Work task 1 »
Can you echo the cashew milk text word for word between "How to Store" and "look creamy again.", inclusive?
Work task 2 »
Will you proceed with the cashew milk text, picking up after its last sentence?

Source document »
Start of Block

Cashews have a mild, neutral flavor so they are perfect for using in non-dairy milk, too!
How to Make It
To make homemade cashew milk, start by soaking the cashews. Cover them with 3 to 4 inches of water, and let them soak for at least 2 hours. (You can soak them overnight in the fridge, too.) Soaking them helps to remove some of the phytic acid that is naturally found in nuts. This will potentially boost mineral absorption of important nutrients, like iron, zinc, and calcium. Once the cashews have been soaked, drain and discard the soaking water to remove that phytic acid. Add the drained nuts to a blender, then add in fresh water and any other flavorings you like. All you have to do is blend it together to make a creamy, dairy-free milk! Compared to almonds, cashews are lower in fiber, so they don’t have a lot of pulp to strain out. As a result, you can skip the straining process! P.S. If you do make homemade almond milk, I have recipes for your leftover almond pulp, too. My favorite is almond pulp hummus!
How to Store It
How long does homemade cashew milk last in the fridge? You can store cashew milk in the fridge for up to 4 days. Because it doesn’t have any added preservatives, it doesn’t last as long as store-bought milks, but you can make as much or as little as you need to by modifying this recipe. Also, separation is normal! When you store cashew milk in the fridge, the cashew sediment might settle on the bottom, but you can shake the bottle to make it look creamy again.

End of Block

Dataset content »

Start of Block

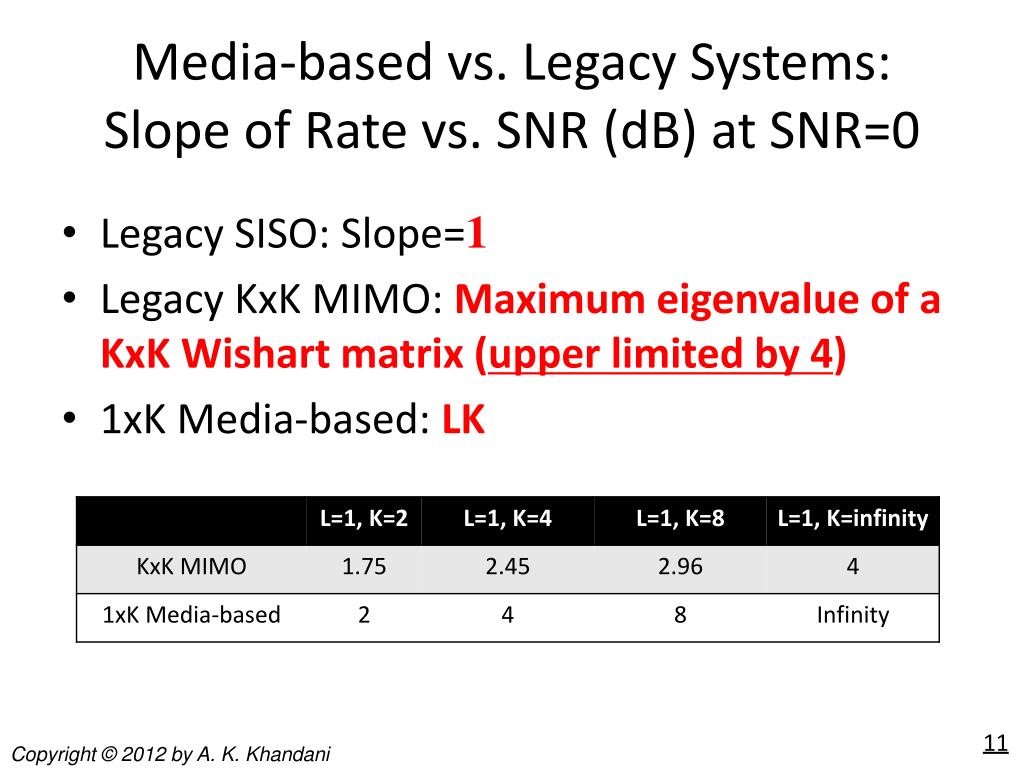 Media-based vs. Legacy Systems: Slope of Rate vs. SNR (dB) at SNR=0

• Legacy SISO: Slope=1
• Legacy KxK MIMO: Maximum eigenvalue of a KxK Wishart matrix (upper limited by 4)
• 1xK Media-based: LK

| | L=1, K=2 | L=1, K=4 | L=1, K=8 | L=1, K=infinity |
|---|---|---|---|---|
| KxK MIMO | 1.75 | 2.45 | 2.96 | 4 |
| 1xK Media-based | 2 | 4 | 8 | Infinity |

Copyright © 2012 by A. K. Khandani

11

End of Block

Answer area 1 »
How to Store It
How long does homemade cashew milk last in the fridge? You can store cashew milk in the fridge for up to 4 days. Because it doesn’t have any added preservatives, it doesn’t last as long as store-bought milks, but you can make as much or as little as you need to by modifying this recipe. Also, separation is normal! When you store cashew milk in the fridge, the cashew sediment might settle on the bottom, but you can shake the bottle to make it look creamy again.

Answer area 2 »
Using it as a Coffee Creamer
Did you know cashew milk can be used as a coffee creamer? I make a more concentrated version by using only 2 cups of water to 1 cup of cashews. This 2:1 ratio creates a more creamy milk, that even makes a decent foam for lattes when you add it to a milk frother. Vanilla Cashew Milk Coffee Creamer:
1 cup cashews 2 cups water 1 teaspoon vanilla extract 2 to 3 tablespoons maple syrup pinch of salt
Blend until smooth and creamy, then add it to your morning coffee! It’s still not quite as creamy as heavy whipping cream or half and half, but it makes a tasty dairy-free alternative. Looking for an extra creamy latte? Try my Vegan Latte or London Fog tea latte for an easy dairy-free drink. They are both unbelievably satisfying!
Making Chocolate Milk
How do you make chocolate cashew milk? Try this easy variation! Chocolate Cashew Milk
1 cup cashews 4 cups water 5 tablespoons cacao powder 5 to 6 tablespoons maple syrup 1 teaspoon vanilla extract pinch of salt
You can cut this recipe in half if you only want to make 2 cups of milk, instead. It’s just as delicious as Chocolate Almond Milk, only no straining is required. If you try this cashew milk recipe, please leave a comment below letting me know how you like it. And if you make any modifications, I’d love to hear about those, too! – Reader Feedback: What’s your favorite dairy-free milk?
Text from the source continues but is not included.